The building at 14 W. 10th Street and the others nearby made the area viable for all types of commerce.

For several years, according to Special Collections Senior Librarian Michael Wells, many Kansas Citians had been trying to leave “the city’s frontier past in the history books” – and the banks catalyzed that change.

Leaving the frontier past behind meant shaking the “Cowtown” image and replacing saloons with other types of businesses. In a “What’s Your KCQ” article, Wells wrote that, for a while, the plan worked: “As city limits pushed south away from the river, they welcomed a wave of gentile refinement, especially so in the burgeoning downtown shopping district on 11th Street.”

groups of flowers in birthday celebration
What is now Kirk Hall filled with flowers for the building’s 50th anniversary in 1956.

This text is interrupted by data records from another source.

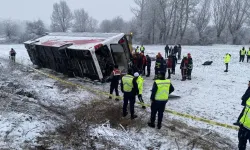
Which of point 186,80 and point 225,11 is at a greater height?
point 225,11

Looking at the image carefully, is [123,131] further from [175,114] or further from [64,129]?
[175,114]

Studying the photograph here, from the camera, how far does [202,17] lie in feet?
135

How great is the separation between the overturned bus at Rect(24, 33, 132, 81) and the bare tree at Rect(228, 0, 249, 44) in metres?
32.6

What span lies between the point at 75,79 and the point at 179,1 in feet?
104

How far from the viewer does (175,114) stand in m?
7.45

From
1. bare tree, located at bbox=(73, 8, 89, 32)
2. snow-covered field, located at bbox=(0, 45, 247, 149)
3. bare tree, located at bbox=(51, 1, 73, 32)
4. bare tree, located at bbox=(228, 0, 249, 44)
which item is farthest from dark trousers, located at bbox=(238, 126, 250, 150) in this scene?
bare tree, located at bbox=(73, 8, 89, 32)

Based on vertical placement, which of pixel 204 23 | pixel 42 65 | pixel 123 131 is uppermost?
pixel 204 23

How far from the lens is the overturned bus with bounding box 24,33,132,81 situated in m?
10.9

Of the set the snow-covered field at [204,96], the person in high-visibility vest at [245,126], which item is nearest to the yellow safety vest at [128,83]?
the snow-covered field at [204,96]

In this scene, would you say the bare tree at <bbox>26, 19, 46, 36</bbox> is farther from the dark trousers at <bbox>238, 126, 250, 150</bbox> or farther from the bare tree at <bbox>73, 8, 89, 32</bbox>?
the dark trousers at <bbox>238, 126, 250, 150</bbox>

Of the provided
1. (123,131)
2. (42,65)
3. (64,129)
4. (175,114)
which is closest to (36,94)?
(64,129)

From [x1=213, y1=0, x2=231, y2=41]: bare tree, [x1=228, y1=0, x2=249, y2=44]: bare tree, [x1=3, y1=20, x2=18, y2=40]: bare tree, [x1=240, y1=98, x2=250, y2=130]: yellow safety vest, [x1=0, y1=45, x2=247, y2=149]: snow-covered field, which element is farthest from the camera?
[x1=3, y1=20, x2=18, y2=40]: bare tree

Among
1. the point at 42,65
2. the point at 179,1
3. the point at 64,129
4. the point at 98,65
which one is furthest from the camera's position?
the point at 179,1

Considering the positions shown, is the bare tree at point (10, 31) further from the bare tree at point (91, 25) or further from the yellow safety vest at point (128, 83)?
the yellow safety vest at point (128, 83)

But then, with the rise of the automobile came the Country Club Plaza in the 1940s, specifically designed to deal with customers arriving in their own vehicles. Similarly, suburban malls attracted people away from the restaurants and retail of downtown.

As merchants left downtown shops – notably Emery, Bird & Thayer in 1968 and Harzfeld’s in 1984 – the bank held on. But it was no longer part of something greater than itself.

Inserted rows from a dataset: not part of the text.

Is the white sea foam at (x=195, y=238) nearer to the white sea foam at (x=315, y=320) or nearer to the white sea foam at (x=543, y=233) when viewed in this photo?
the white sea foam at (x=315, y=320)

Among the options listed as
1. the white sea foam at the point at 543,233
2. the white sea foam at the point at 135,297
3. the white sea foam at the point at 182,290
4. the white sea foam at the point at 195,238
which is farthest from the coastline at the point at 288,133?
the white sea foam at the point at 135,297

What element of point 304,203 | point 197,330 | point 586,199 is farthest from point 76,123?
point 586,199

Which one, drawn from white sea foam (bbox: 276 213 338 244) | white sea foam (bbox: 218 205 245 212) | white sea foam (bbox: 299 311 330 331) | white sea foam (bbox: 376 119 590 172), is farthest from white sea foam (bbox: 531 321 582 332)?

After changing hands several times, its final banking occupant, U.S. Bank, closed the doors in 1999.

By that time, Kansas Citians had begun describing the area as a ghost town, “slumbering,” or, worse, an “urban wasteland.”

In a June 1, 1997, article in The Kansas City Star, Scott Cantrell wrote: “Mostly you've got surface parking lots, acres and acres of them, where buildings once stood. After dark, the attractions are limited to a couple of low-rent bars and a massage parlor.”

At the time, the development of the Power & Light district was being hotly debated. What would it look like, what would be included, who would use it, and what would it cost?

But, unlike the changes to downtown that Carrie Westlake Whitney wrote about in the early 1900s, maybe improvements didn’t have to be so much about adding centers of commerce.

Maybe the community needed a new heart.

Those who came together in 2000 to finance the $50.2 million renovation of the old First National Bank building took a gamble. The late Phil Kirk, once chairman of DST Realty, the Hall Family Foundation, and Chairman Emeritus of Commerce Bank Jonathan Kemper would repurpose the bank as the Central location of the Kansas City Public Library.

Within years of the 2004 grand opening, the historic area around the new Central Library – now known as the Library District and listed on the National Register of Historic Places – sprang back to life with the conversion of other pre-World War II buildings into lofts, condos, and apartments and the emergence of restaurants and other businesses.

And so, for the second time, the building changed Kansas City.

To celebrate two decades at 14 W. 10th Street, the public is invited to an all-ages drop-in happy hour from 5:30-7:30 p.m. on April 19, 2024, that includes refreshments, crafts for families, a scavenger hunt with prizes, and dancing to music provided by a quartet from the Kansas City Jazz Orchestra.